Segment - Bien-être économique et bien-être social

A. En cours de rédaction
II. En cours d’éditorialisation


SOMMAIRE

Pendant une longue période, après la Seconde Guerre mondiale, des liens forts se sont tissés entre croissance économique et progrès social. Pendant cette période une représentation spécifique du rôle de l’État dans la société s’est imposée : l’État est perçu comme un acteur à part entière du processus de progrès économique et social.

1- Une période longue et exceptionnelle de convergence

Robert Castel 1 observe que la « société salariale » — société actuelle où plus de 80 % de la population dispose d’un statut de salarié — se met en place durant la période des « Trente glorieuses » (1945-1974 2. Elle se distingue des sociétés précédentes par la surabondance de biens de consommation et la forte cohésion sociale. Si la consommation est le résultat direct de la croissance économique, la cohésion sociale est liée au développement d’un mode de gestion publique qui associe deux éléments : la croissance économique et l’acquisition des droits sociaux.

1.1- La croissance économique

Si l’on adopte une vision historique de longue période on se rend compte que les « Trente glorieuses » constituent une période exceptionnelle dans l’histoire des sociétés industrielles. En France, par exemple, le taux de croissance annuel monte jusqu’à 5 ou 6 %. La productivité, la consommation et les revenus sont multipliés par trois en volume (Francs constants), ce qui est énorme !

Cette tendance a eu des conséquences non seulement économiques mais aussi psychologiques et sociales : confiants dans l’avenir, les citoyens anticipaient une amélioration continue de leurs conditions de vie, ce qui apaisait la concurrence entre les groupes sociaux et donnait aux inégalités un aspect provisoire et réversible. Le paradigme interventionniste et l’idéal social-démocrate trouvaient ainsi une conjoncture favorable pour affirmer leurs finalités redistributives et universalistes.

Autre effet de la croissance : la confiance en l’État se renforce. L’État est notamment en mesure de diversifier ses offres de service. Les besoins fondamentaux des citoyens étant satisfaits, d’autres besoins apparaissent, notamment en matières éducative ou culturelle. Robert Castel observe que le développement économique entraîne et intègre la question du progrès social qui apparaît comme une finalité commune aux différents groupes sociaux. Les résistances aux progrès et innovations sociales s’affaiblissent et l’idéal social-démocrate devient plus légitime.

_ _ _ _ _ _ _

> _QUESTIONS À TRAITER_:
[1] D'après l'extrait sur le bien-être économique et social, pourquoi les inégalités prenaient-elles un aspect provisoire et réversible durant les « Trente glorieuses » ? Répondez en une à trois phrases.
[2] Prolongez l'extrait sur le bien-être économique et social à partir de sa dernière phrase.

> _DONNÉES SOURCES_:
_ _ _ _ _ _ _

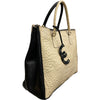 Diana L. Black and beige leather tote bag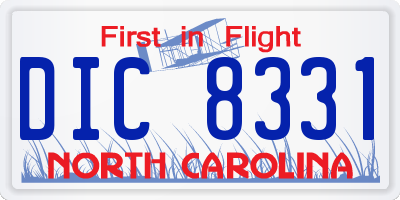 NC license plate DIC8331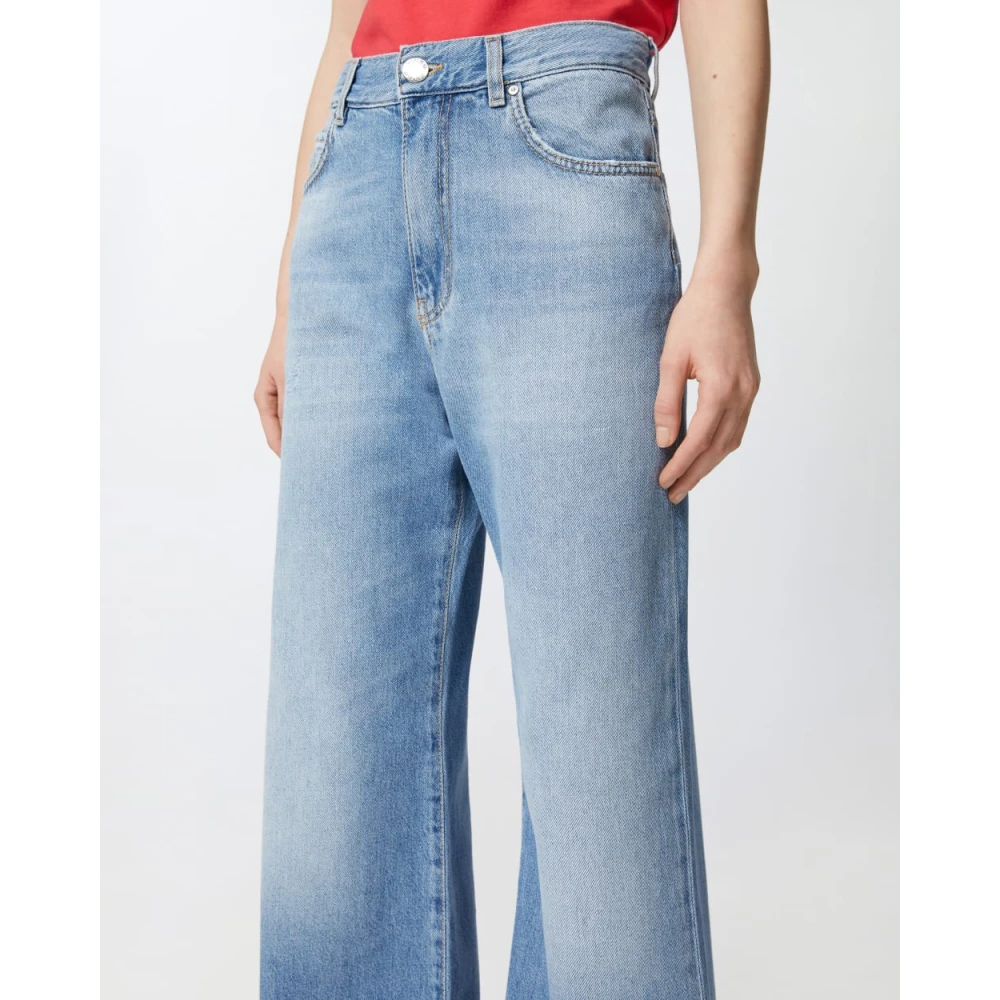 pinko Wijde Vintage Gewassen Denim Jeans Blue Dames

_ _ _ _ _ _ _

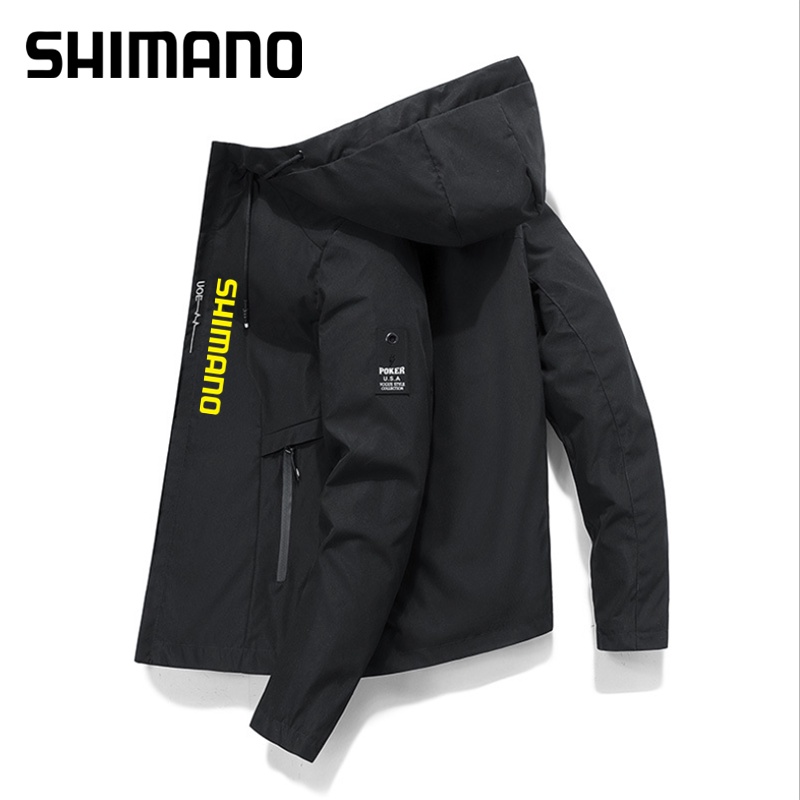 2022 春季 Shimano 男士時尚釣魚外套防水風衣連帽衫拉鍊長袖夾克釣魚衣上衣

_ _ _ _ _ _ _

> _LISTE DES RÉPONSES_:
[1] Confiants dans l'avenir, les citoyens anticipaient une amélioration continue de leurs conditions de vie. Cette attente apaisait la concurrence entre les groupes sociaux, ce qui donnait aux inégalités un aspect provisoire et réversible.

[2]
1.2- La croissance de l’État social

L’interprétation défendue par Robert Castel consiste à considérer le développement de l’État social comme la forme institutionnalisée d’un compromis réussi entre la dynamique du profit capitaliste et la nécessité de la solidarité. À partir du milieu du XIXe siècle, au cœur de la société libérale industrielle, les politiques sociales sont une réponse à la montée en puissance des « classes dangereuses ». Après la Seconde Guerre mondiale, elles reposent sur un nouveau compromis qui fait de l’État l’une instance centrale de régulation assurant le partage des fruits de la croissance. L’État devient alors légitime dans un rôle de médiateur arbitrant les divergences d’intérêt des multiples catégories de salariés.

Ce nouveau rôle de l’État s’exprime dans les diverses refondations d’après-guerre des systèmes de protection sociale. Il apparaît aussi dans la conversion des élites dirigeantes — y compris de droite ! — au paradigme keynésien favorable à l’interventionnisme. Cette conversion et le contexte de la reconstruction légitime le rôle de l’État comme leader de l’activité économique tant par son activité de producteur (nationalisations, investissements publics > investissements privés), ses intervention en faveur de la « modernisation » (ex. : agriculture) ou celles fixant les règles du jeu économique (ex. : fixation des prix et des salaires).

Apparaît ainsi une sorte de socialisation des conditions de production permettant à l’État de mettre en relation les objectifs économiques, sociaux et politiques. Cela crée, dit Robert Castel, une sorte de régulation circulaire qui pèse sur l’économique pour promouvoir le social et, réciproquement, qui fait du social le moyen de secouer l’économique lorsque ce dernier traverse une crise : l’économie garantit la suffisance des recettes publiques ce qui permet la production de biens-collectifs, et l’encadrement social assuré par l’État offre un contexte d’épanouissement de la société qui facilite la reprise des initiatives privées. Dans ce contexte de croissance, les objectifs sociaux et économiques sont complémentaires.

C’est durant cette période que l’État en vient aussi à assumer un autre rôle de régulateur : celui de régulateur des rapports sociaux (patrons / salariés). L’idée de ce rôle n’est pas nouvelle : déjà en 1900 Alexandre Millerand (futur président) exprimait le besoin d’instituer des structures de concertation entre partons et ouvriers car de cette façon le gouvernement peut rester fidèle à son rôle de pacificateur et d’arbitre. Mais c’est dans les années 1950-1970 que l’État s’imposera dans ce rôle à la fois contre les patrons qui craignaient l’établissement de règles protectrices lourdes financièrement et contre les ouvriers qui craignaient une coalition entre pouvoir politique et entrepreneurs.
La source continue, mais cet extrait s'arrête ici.